Make Sure People Earn Their Degrees

Many people find ways to cut corners to obtain their degrees and graduate without the ability to meet the basic expectations of their employers.  Even many students from the nation’s leading colleges and universities find ways to cut corners to obtain their degrees.  What’s going to happen to you when you get hired and don’t have the slightest idea about how to do the job your degree implies you can do?  It’s going to result in you having more than shame—you’re going to have a useless piece of paper that you call a degree.

You cannot get people to complete all or most of your assignments, especially the most difficult ones, and expect to be ready for a job in your degree field.  If you lack the ability to perform beyond basic reading and writing tasks, you will inevitably be exposed.  A time is going to arrive when your weaknesses in reading and writing is going to cause your performance in the workplace to be less than satisfactory.

Of course, there’s nothing wrong with seeking assistance with things you don’t understand.  Smart people understand that when they need help to seek it.  This does not mean, however, that you should have to receive assistance with all major assignments.  If you’re a person truly fit to be an undergraduate or graduate student, you should be able to execute the majority of the tasks assigned to you in your degree program.

If people have to complete, edit, and/or revise all of the work you do for school, are you really deserving of receiving a degree?  Is it fair to potential employers for you to waste their time when you know you have not obtained the essential skills they are looking for when they hire someone with the degree you have or are pursuing?  If you have ever submitted work that someone has completed for you, then you have not earned your degree.  If you have ever purchased a paper from an online website and turned in that paper, then you have not earned your degree.

Colleges and universities have academic honesty policies for real reasons.  Academic honesty policies help colleges and universities to ensure that they are awarding degrees that are worth more than the paper they are printed on.  If you submit work that is you not your own, then you have evinced an unwillingness to do the work necessary to learn what your professors desired of you to satisfactorily complete the course requirements.  If you have completed work that is not completely your own, then you have committed academic fraud.  For those who commit academic fraud, your degree is in jeopardy of not being awarded to you or being taken away from you.

The American workplace needs to be populated with individuals who are truly ready for the challenging demands of the 21st century.  If you have to cheat to obtain your degree, then you’re not ready for the 21st century workplace.  The reality is college is not for everyone.

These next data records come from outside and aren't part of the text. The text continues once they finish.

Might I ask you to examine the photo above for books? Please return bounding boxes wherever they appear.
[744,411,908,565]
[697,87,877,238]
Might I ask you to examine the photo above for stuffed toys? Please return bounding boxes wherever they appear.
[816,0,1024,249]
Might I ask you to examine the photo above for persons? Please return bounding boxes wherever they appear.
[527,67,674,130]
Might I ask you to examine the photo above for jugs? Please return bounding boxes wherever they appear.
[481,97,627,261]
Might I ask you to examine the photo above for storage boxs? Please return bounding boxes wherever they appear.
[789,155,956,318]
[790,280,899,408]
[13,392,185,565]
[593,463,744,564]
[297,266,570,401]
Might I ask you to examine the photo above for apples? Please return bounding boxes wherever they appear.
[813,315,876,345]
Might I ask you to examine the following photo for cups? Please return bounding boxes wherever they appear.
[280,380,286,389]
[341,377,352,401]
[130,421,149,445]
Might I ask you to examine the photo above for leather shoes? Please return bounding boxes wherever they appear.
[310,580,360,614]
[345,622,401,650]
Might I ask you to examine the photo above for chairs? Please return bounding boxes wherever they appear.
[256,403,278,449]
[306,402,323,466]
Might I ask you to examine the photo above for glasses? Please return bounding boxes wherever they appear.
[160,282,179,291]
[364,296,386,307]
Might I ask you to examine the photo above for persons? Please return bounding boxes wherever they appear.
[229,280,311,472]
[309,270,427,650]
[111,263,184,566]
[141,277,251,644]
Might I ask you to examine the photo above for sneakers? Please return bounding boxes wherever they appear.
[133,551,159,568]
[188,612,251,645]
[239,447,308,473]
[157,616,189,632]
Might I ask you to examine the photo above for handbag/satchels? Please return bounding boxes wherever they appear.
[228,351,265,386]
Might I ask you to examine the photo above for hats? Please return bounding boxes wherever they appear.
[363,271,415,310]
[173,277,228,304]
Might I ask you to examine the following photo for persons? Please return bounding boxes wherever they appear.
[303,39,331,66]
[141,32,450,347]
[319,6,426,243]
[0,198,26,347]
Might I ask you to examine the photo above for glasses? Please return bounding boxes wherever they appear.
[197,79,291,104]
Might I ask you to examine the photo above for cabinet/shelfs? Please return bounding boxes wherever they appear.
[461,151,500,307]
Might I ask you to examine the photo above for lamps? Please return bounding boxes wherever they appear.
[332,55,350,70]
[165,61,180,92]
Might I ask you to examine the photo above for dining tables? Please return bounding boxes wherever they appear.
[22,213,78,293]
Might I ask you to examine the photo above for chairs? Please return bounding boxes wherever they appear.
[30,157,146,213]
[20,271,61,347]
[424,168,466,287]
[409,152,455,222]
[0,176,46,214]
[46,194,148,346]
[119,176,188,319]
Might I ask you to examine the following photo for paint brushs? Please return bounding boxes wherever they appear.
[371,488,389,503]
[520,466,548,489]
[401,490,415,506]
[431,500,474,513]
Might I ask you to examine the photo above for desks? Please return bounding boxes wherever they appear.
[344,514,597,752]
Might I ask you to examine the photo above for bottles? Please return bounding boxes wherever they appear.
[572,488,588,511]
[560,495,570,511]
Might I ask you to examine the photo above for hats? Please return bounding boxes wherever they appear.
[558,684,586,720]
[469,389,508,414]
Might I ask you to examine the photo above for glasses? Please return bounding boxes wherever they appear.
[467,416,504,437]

For those of us who worked hard and earned our degrees, we need to report academic fraud when we see it.  People who commit academic fraud and pretend that they are ready to enter the workforce in their degree field do us all a great disservice.  Too many important positions are being filled by people who are not prepared to execute the duties of these positions.  Many of these positions are filled by those lacking the competency to perform even the most basic duties of the positions, thus putting the lives of innocent people in danger.

Many individuals who cheated their way through undergraduate and graduate study are too arrogant to seek and accept help from people who they work with to help them to overcome their lack of understanding of critical aspects of their job.

Why waste a significant amount of time in school by letting people do your work and graduate with no knowledge to perform the duties of jobs in your degree field?

Ensuring academic honesty is a matter of public safety.

We should not allow people who lack the competency to perform jobs, especially in positions where lives are at stake, to be eligible to be hired for those jobs.  For example, we don’t want people who have committed academic fraud going into the healthcare industry where they can endanger the lives of so many people.  Therefore, if you know people who are committing academic fraud and/or have committed academic fraud and they are going into the healthcare industry or another area where they could risk the lives of numerous Americans, you need to report them.  By reporting them, you could not only help to save the lives of many Americans, you may just save your own life.

Let’s take a stand against those who cheat while in college because we will have to pay severely when these people get positions in fields where they can do us all great harm.

Antonio Maurice Daniels

University of Wisconsin-Madison

2 comments

  1. I’ve think you’ve shared a few stories with me about this. I agree, people should do THEIR own work (or HIS or HER). I also blame the universities for not ensuring this is going on. I know I’m always trying to make sure my work is original for many reasons, outside the fact I’m black, I still try to make sure that everything I do is my own work. I don’t want any questions asked later.

    Somehow I think education won’t be worth much soon…

    1. Drew, colleges and universities can do a much more improved job of ensuring academic honesty, but they are going to need much more help from their students to improve academic honesty. Students are going to have to do a better job of reporting cases of academic dishonesty. Yes, institutions need to make greater investments in ensuring academic honesty. Our degrees need to mean something and when institutions increasingly graduate students who lack serious understanding of the expected knowledge their degrees suggest that they know, then the value of degrees for all people are compromised. People who have legitimately earned and are legitimately earning their degrees must stop cheating for other students. American higher education is greatly threatened by increased academic dishonesty. I have conducted new empirical research on this issue at the University of Wisconsin-Madison and the findings have been sad and important for the current and future state of American higher education. Having a degree will not mean much soon if institutions and their students don’t take academic honesty much more seriously. Thanks for reading and your response!